Sen. Kamala Harris of California leads a letter to top Trump administration officials “expressing concern and demanding answers” over a reckless, Stephen Miller-led decision allowing unqualified Customs and Border Protection agents—“as opposed to highly trained asylum officers within USCIS”—to conduct some asylum interviews of vulnerable families fleeing gang violence and persecution.
The administration claimed it was stripping authority from some of these trained and experienced officers to these unqualified agents in response to families waiting at the southern border, but as the senators noted in their letter, internal emails revealed Miller believes Border Patrol will be tougher on these families. “Miller and other administration officials have reportedly sought the change because they were outraged by the rate at which individuals passed their initial screenings.”
To have the same Border Patrol that takes vulnerable families into custody then conduct a credible fear interview, advocates have previously said, “is like having an arresting police officer also sit as the judge.” But it’s also Border Patrol’s “history of misconduct and anti-immigrant sentiment,” the senators tell Homeland Security, U.S. Citizenship and Immigration Services, and CBP, that should disqualify agents from conducting interviews.
In just the past year alone, Border Patrol agents have been accused of sexually and verbally abusing detained children, have pleaded guilty to assaulting migrants, have wrongfully jailed a U.S. citizen, have continued to separate families at the border in violation of a federal judge’s court order, and have been members of a racist and violent Facebook group that mocked the death of a migrant child under custody. In the year before that, agents were also caught on film destroying lifesaving jugs of water left for dying migrants in the desert.

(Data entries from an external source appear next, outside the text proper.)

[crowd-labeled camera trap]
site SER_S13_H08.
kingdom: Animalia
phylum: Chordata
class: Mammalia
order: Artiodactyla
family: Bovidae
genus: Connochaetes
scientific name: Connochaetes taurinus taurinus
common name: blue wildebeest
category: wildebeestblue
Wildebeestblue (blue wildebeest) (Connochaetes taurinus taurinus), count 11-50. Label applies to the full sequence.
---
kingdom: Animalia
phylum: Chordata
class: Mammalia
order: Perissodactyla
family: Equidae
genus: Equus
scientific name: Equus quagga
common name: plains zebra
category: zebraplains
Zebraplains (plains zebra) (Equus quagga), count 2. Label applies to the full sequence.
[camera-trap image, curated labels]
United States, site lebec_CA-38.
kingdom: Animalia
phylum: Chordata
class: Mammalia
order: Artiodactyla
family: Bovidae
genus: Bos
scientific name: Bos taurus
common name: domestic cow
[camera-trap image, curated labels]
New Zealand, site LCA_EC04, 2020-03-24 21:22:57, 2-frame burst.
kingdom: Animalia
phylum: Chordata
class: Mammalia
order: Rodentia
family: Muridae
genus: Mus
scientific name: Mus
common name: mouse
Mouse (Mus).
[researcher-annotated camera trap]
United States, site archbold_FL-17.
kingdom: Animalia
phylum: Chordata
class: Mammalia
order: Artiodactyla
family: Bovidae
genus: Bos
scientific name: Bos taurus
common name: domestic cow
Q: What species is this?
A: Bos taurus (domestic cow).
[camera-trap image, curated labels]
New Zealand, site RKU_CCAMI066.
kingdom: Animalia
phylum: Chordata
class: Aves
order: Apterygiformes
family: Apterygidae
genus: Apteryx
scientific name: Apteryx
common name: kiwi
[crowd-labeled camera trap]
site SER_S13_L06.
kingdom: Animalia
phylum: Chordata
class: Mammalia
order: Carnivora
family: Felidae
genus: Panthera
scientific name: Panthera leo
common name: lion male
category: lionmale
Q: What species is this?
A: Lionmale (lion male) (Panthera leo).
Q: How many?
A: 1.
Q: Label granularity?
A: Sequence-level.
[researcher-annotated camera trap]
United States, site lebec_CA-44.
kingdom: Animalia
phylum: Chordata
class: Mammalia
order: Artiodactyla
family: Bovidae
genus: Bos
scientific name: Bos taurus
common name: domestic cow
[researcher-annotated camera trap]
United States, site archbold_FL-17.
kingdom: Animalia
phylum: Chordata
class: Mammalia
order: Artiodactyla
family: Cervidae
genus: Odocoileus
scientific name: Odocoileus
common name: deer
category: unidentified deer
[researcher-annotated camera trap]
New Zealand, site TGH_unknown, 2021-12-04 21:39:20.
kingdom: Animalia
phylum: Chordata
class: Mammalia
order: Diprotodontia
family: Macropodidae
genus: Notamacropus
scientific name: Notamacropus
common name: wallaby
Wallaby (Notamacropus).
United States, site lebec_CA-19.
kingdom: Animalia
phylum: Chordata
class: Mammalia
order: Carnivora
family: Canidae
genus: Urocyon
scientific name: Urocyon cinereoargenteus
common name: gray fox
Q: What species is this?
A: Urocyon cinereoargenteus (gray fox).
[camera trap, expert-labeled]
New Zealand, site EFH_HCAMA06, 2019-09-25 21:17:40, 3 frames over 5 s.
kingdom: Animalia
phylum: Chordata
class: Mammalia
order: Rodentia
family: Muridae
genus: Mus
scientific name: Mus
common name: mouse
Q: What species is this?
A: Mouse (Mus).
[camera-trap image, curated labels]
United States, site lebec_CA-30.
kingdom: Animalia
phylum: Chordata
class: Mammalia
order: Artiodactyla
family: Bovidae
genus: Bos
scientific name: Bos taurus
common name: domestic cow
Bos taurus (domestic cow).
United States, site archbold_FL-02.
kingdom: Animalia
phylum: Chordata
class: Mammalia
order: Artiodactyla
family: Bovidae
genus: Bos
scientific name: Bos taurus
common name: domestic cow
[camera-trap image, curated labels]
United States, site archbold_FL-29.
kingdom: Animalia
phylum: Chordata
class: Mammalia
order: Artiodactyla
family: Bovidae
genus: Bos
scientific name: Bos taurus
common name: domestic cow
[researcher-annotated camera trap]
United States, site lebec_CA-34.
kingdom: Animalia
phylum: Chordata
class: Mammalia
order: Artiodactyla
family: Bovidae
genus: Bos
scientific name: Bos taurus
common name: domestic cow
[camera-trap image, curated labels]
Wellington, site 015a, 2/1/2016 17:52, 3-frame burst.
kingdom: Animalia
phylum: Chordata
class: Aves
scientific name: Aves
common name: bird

“Because of CBP’s law enforcement mission and history of anti-immigrant sentiment, CBP agents are not equipped to apply our laws and regulations to vulnerable individuals seeking our protection,” Democratic Senators Patrick Leahy of Vermont, Ed Markey of Massachusetts, Amy Klobuchar of Minnesota, Elizabeth Warren of Massachusetts, Bernie Sanders of Vermont, Mazie Hirono of Hawaii, Kirsten Gillibrand of New York, Richard Blumenthal of Connecticut, Michael Bennet of Colorado, Cory Booker of New Jersey, Robert Menendez of New Jersey, Jeff Merkley of Oregon, and Patty Murray of Washington say. “The change endangers the lives of countless vulnerable individuals, including children.”